Document excerpt ▸
↓
Dream Machine is a 1991 American comedy thriller film, starring Corey Haim, Brittney Lewis and Randall England. The screenplay was written by Eric Hendershot and based on the old urban legend of a wife selling off a Porsche for a suspiciously low price to get revenge on a cheating husband. The film was released direct-to-video in 1991.

Plot

A suspicious Mrs. Chamberlain hires a private detective to spy on her husband. When she receives the confirmation later that night that her husband is with another woman, she proceeds to location.

While she is on the way, Lance Harper murders the wealthy woman's husband, Jack Chamberlain, who Harper was in various trouble with at the time. The body is stored in the trunk of his Porsche. Upon the arrival of Chamberlain's wife, who came to take back the Porsche, Harper disappears into the night, as Mrs. Chamberlain drives away, not knowing her cheating husband has been murdered and is in under the hood of the car she is driving.

College student Barry Davis is doing his rounds as a piano tuner for his parents' business while they are on vacation, when his dreams of fast cars become a reality as he is given a silver Porsche turbo for free by Mrs. Chamberlain who wants to get even with her cheating husband, whom she had originally purchased it for.
↑
Tasks to complete ▸
a - Answer these questions about the Dream Machine film summary, one answer per line:
(i) In what year was the film released?
(ii) Who murders Jack Chamberlain?
(iii) What work is Barry Davis doing for his parents' business?
b - Copy the Dream Machine film summary from the words "A suspicious Mrs." through the words "she is driving.", and swap every "Porsche" for "Jaguar".

Items ▸
↓
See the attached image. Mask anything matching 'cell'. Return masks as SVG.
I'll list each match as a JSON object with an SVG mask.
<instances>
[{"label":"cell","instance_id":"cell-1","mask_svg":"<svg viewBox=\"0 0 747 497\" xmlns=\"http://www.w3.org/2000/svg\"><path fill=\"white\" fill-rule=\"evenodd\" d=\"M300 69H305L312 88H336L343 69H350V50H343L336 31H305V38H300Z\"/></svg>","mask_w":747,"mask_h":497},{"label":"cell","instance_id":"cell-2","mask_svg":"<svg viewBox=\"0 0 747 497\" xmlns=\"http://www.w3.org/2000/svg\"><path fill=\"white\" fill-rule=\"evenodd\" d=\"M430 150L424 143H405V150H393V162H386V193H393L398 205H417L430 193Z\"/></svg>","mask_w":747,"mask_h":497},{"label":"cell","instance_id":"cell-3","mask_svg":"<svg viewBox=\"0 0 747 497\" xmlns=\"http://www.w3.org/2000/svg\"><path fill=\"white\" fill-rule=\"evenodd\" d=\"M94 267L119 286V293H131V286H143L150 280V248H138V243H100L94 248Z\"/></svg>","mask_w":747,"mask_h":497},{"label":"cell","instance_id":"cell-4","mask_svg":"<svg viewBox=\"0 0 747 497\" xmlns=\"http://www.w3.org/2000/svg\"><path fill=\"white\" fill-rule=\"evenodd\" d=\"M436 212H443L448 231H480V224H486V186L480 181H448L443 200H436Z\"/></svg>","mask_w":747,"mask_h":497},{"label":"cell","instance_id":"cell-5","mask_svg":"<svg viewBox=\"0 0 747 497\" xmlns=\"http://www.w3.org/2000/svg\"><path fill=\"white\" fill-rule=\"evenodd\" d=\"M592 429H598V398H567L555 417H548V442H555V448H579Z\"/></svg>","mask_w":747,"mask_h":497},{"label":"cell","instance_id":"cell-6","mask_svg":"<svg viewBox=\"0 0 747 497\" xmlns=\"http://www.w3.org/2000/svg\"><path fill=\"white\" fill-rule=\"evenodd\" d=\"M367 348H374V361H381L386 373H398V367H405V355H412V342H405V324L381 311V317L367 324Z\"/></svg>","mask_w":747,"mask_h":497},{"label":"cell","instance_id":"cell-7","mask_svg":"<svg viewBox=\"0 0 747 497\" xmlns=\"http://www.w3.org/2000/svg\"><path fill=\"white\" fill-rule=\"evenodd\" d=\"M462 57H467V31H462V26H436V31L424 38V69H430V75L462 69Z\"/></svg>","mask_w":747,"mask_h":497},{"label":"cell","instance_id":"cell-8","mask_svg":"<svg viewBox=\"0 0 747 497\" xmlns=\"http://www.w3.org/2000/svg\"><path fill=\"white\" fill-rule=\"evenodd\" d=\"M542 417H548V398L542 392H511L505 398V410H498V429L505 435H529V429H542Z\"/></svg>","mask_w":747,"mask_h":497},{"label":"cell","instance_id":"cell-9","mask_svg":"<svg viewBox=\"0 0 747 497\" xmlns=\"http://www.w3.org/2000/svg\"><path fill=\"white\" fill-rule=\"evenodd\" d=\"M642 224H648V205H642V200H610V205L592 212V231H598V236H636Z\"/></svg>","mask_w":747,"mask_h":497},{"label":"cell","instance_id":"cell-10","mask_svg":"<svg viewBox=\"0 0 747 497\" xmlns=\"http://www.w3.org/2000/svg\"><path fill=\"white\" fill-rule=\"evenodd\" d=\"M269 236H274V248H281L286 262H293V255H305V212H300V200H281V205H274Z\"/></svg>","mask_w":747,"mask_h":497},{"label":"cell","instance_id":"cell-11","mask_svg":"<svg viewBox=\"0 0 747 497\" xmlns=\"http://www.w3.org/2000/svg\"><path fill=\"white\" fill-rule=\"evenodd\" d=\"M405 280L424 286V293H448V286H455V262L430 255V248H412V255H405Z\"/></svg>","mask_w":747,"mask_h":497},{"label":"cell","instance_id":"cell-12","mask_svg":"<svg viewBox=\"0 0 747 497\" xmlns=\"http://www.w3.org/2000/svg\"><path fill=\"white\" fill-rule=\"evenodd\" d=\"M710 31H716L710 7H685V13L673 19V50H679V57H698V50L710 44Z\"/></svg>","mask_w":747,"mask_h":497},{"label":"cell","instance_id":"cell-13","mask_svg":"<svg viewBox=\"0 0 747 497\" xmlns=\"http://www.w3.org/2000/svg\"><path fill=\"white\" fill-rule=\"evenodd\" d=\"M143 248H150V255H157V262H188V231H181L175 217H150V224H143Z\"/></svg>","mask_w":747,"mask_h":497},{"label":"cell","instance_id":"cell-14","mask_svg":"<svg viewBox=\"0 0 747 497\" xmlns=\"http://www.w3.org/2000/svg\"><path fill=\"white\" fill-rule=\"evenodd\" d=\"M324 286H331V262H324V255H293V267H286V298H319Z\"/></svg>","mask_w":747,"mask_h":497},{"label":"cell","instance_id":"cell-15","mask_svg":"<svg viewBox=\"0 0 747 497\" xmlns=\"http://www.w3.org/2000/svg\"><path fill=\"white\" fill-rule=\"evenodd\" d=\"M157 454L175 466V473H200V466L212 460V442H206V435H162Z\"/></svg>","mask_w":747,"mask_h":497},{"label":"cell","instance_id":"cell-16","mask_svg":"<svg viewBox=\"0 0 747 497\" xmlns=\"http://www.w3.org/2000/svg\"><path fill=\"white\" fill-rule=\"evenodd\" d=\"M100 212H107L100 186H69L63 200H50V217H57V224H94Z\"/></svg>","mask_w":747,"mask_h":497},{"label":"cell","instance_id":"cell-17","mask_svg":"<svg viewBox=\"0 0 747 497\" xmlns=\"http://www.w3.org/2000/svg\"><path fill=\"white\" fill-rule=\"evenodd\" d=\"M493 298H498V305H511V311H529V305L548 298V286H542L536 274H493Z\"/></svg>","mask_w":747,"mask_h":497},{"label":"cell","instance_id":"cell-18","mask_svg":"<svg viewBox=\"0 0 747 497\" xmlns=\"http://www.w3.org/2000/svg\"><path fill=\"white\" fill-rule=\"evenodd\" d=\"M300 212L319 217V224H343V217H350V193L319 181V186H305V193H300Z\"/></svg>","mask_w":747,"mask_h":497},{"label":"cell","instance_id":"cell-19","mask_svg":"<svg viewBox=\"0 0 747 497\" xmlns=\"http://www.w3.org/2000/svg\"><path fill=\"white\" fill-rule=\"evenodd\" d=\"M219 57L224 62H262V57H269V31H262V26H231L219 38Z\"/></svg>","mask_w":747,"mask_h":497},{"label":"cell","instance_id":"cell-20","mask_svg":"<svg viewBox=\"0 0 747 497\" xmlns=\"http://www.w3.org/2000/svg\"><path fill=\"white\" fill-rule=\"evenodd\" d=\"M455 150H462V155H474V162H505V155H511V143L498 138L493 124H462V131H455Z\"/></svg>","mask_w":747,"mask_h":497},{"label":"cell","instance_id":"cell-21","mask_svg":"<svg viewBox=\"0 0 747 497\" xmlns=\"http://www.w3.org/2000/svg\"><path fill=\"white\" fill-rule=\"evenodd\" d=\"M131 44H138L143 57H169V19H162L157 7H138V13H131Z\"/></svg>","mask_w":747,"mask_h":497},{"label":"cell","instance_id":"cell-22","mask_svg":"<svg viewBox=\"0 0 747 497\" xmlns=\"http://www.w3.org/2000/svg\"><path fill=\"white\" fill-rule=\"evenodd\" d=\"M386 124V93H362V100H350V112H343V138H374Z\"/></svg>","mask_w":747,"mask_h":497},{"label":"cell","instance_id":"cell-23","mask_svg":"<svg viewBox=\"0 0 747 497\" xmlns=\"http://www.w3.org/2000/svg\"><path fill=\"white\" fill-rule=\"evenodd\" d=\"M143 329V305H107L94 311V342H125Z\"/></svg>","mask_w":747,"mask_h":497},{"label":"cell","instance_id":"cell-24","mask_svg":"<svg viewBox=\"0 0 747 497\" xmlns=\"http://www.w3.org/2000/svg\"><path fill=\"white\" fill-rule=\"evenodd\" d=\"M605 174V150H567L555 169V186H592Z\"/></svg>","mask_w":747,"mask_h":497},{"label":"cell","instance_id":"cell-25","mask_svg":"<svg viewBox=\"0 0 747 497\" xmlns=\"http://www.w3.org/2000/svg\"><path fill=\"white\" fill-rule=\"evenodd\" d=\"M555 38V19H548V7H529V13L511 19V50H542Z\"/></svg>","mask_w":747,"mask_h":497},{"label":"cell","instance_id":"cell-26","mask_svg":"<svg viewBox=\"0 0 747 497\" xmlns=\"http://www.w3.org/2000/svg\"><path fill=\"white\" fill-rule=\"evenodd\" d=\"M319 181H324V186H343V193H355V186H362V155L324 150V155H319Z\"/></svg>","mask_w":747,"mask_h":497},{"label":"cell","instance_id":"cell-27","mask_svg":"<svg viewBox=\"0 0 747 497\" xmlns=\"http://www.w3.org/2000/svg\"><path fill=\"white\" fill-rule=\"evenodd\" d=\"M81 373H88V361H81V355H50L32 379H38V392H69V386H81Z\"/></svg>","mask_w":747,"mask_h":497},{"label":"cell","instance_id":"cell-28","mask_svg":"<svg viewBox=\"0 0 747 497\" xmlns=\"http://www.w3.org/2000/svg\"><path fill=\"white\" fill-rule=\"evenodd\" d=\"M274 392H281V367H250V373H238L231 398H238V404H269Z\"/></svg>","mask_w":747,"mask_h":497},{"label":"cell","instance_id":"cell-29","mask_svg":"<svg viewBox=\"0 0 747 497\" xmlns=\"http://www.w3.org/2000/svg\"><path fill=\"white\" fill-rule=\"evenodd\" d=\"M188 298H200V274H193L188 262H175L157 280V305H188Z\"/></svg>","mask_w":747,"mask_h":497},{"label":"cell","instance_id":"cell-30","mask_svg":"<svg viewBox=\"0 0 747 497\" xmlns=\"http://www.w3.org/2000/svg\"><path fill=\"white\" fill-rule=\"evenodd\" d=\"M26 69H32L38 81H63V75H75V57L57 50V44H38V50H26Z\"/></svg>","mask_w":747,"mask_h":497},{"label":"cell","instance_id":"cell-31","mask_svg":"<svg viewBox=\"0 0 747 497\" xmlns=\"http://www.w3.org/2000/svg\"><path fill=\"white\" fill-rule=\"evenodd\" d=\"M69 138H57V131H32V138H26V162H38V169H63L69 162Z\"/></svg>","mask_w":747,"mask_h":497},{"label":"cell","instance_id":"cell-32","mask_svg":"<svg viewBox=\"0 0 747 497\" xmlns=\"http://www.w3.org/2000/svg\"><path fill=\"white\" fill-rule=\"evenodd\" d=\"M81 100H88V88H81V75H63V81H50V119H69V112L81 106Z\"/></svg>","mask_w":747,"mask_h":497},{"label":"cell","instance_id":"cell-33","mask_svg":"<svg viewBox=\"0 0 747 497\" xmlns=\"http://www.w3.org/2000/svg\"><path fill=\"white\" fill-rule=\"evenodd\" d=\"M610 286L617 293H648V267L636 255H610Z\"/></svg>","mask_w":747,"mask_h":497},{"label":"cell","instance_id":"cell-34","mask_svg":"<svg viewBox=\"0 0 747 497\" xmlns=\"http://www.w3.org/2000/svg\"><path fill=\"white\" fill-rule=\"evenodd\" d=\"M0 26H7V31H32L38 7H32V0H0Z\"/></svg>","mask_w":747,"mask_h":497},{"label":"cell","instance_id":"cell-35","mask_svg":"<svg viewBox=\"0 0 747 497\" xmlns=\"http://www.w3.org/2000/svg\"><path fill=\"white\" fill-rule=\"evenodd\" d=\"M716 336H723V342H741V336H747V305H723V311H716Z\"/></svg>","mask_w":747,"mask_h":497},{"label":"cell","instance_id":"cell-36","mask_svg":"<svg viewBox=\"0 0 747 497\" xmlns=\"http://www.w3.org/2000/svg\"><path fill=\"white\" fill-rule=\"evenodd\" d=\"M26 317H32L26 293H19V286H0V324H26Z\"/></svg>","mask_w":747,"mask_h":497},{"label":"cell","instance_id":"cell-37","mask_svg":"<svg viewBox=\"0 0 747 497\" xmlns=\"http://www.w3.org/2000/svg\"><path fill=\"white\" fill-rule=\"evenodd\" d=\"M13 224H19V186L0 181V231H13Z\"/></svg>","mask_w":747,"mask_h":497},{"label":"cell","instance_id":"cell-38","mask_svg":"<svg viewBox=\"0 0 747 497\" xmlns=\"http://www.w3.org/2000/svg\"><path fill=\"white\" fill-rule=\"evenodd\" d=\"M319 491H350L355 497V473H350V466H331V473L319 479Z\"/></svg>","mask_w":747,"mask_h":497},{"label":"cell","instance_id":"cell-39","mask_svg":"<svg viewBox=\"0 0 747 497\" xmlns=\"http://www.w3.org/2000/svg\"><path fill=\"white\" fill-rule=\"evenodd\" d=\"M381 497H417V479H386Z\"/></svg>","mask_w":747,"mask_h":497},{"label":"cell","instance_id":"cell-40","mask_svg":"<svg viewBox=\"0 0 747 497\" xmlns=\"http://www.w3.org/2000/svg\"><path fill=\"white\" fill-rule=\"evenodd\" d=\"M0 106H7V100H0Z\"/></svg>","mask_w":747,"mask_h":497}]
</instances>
↑
The responses ▸
a -
(i) 1991
(ii) Lance Harper
(iii) Piano tuning

b -
A suspicious Mrs. Chamberlain hires a private detective to spy on her husband. When she receives the confirmation later that night that her husband is with another woman, she proceeds to location.

While she is on the way, Lance Harper murders the wealthy woman's husband, Jack Chamberlain, who Harper was in various trouble with at the time. The body is stored in the trunk of his Jaguar. Upon the arrival of Chamberlain's wife, who came to take back the Jaguar, Harper disappears into the night, as Mrs. Chamberlain drives away, not knowing her cheating husband has been murdered and is in under the hood of the car she is driving.